Otuzuna varmamış bir genç kadındın o yaz. Benim için değişik, iş olmasına karşın oyuna benzeyen yenilikle dolu. Deniz sesini duyamayacağımız uzaklıkta. Yosun kokusu ise yaygın ve yakınımızda. Akşam alacasında bu koku belirginleşiyor. Çıplak bacaklarımızı kazlar gagalıyor. Göletlerin çevresi dikene benzer sazlar, sık ve ince kamışlarla çevrili. Onlardan kurtulmak kolay, kazlardan kaçmak ise zor. Sakınıyor, hopluyoruz ikide bir. Onları boyları fidan boyuna varmış otların arasından çıkarmak için eline uzun bir sopa alıyor, çırpınıyorsun. Çok akıllı buluyorum seni. O kadar çok kazın içinde kendininkileri tanıyabiliyorsun diye. Biri kızıyor, hışımla saldırıyor, hoplaya hoplaya kaçıyorum, nereye kaçacağımı bilmeden. Gülüyorsun. Ne çok gülüyorsun o günlerde. Seni gagaladıkları zaman, daha önce hiç duymadığım küfürler yağıyor sessiz alacakaranlığa.
Yaz boyunca her gün senin oğlun ve kızından görüp onlarla birlikte denize attım kendimi. Tek gözlü evinizde ayağımızda bir don kalasıya soyunurduk. Annemle sen ağız ağza verir, kim bilir nelerden konuşurdunuz. O günlerde, bitmek bilmez söyleşilerinizi merak bile etmezdim.

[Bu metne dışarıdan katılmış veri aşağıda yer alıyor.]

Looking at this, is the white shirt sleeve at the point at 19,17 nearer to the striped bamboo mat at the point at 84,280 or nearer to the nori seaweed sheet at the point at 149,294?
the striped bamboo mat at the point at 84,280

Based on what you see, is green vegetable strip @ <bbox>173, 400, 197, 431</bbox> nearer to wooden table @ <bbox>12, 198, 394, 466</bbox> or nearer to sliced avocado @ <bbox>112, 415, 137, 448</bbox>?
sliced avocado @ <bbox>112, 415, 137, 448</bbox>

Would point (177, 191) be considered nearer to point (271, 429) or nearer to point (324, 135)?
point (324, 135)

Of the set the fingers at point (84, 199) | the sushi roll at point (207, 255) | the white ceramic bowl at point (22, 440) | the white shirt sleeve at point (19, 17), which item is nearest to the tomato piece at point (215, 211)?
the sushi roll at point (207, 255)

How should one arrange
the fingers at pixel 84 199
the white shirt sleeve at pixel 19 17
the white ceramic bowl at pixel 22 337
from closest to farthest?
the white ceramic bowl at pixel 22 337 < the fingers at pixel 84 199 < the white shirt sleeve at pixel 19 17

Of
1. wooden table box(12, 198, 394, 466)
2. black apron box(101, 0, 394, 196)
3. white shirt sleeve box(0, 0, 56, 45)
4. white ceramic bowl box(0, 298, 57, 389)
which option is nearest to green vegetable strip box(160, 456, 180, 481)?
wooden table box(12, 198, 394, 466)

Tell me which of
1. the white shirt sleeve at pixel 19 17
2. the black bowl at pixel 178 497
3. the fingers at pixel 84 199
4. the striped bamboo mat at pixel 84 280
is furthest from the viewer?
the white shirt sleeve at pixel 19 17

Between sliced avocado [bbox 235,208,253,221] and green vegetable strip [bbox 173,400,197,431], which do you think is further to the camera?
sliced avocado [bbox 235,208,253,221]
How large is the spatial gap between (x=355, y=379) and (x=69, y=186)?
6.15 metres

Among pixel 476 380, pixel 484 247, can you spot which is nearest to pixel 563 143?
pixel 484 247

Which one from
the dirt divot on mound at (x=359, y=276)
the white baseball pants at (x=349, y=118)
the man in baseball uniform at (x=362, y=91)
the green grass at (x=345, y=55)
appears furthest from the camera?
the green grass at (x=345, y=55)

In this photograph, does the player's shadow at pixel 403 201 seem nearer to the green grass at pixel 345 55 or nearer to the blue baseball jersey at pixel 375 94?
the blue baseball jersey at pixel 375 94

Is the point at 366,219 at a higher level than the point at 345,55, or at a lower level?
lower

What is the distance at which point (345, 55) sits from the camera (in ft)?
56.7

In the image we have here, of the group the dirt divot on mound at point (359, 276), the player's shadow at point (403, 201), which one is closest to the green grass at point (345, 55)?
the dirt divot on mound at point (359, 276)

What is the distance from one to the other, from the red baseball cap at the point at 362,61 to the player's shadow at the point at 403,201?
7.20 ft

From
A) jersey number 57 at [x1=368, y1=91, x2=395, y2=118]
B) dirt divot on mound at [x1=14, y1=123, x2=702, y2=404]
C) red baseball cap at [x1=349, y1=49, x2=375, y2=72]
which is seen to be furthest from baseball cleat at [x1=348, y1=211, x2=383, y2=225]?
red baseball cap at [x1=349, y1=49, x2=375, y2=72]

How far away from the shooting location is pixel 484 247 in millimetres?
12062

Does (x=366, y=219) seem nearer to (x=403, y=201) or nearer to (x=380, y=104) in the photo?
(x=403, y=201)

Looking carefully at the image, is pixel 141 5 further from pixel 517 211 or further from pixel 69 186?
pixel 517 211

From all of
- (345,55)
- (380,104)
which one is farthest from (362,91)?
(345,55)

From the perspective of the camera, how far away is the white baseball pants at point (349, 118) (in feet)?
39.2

Evden fırlar, sazlı çimenli yerleri bir koşu geçer, tren yolunu parmak uçlarımıza, topuklarımıza basa hasa acıyla zıplayarak aşar, şoseye çıkardık. Uzaktan kara sakız gibi görünürdü yol. Üstündeki kurşunrengi kir örtüsünden yer yer taşar, kara ipek çilesi gibi parlak, köpüklenmişçesine kıvrım kıvrım birbiri üstüne yığılırdı zift. İlk adımda yapışırdık. Ne zordu o kaynar sakızdan kurtulmak. Deniz kıyısına varıp da ilk ıslak kuma ayak bastığımızda yüreklerimiz soğurdu. Bazı akşamlar sen yalnız gelirdin, eve dönmeyi akletmediğimiz için bağırırdın. Güneş batmak üzere olurdu. O saatte yüzün şeftalinin güneş görmüş yanı, çorapsız bacakların, o dolgun kolların ise gölgede kalmış öbür yarısının rengine bürünürdü. Sen kıyıda, bizler suyun içinde, güneşin, ilk batışın ardından çıkmasını, bu kez geç kalmış gibi telaşla yeniden denizin ardındaki yerine düşmesini beklerdik.
Artık eve gidebilirdik.
Koçan seni ne çok severdi Şadiye Hala.
Çok az erkek karısına o kadar uzun süreyle ve yitireceği korkusuyla bağlı kalmıştır. Sonraları sen çekilmez bir kadın olduğunda sevdasının hatırına, sesini hiçbir zaman yükseltmeksizin karşı çıktı, dayanısının sonuna gelmişti sanırım. Sen, susmak soluklanmak nedir bilmeksizin konuşurdun. Düşünmeyi unuttuğun belliydi. O uzun süre durur bekler, ya üç en çok beş sözcük eder sonra hüzünlü gözlerini yere indirirdi.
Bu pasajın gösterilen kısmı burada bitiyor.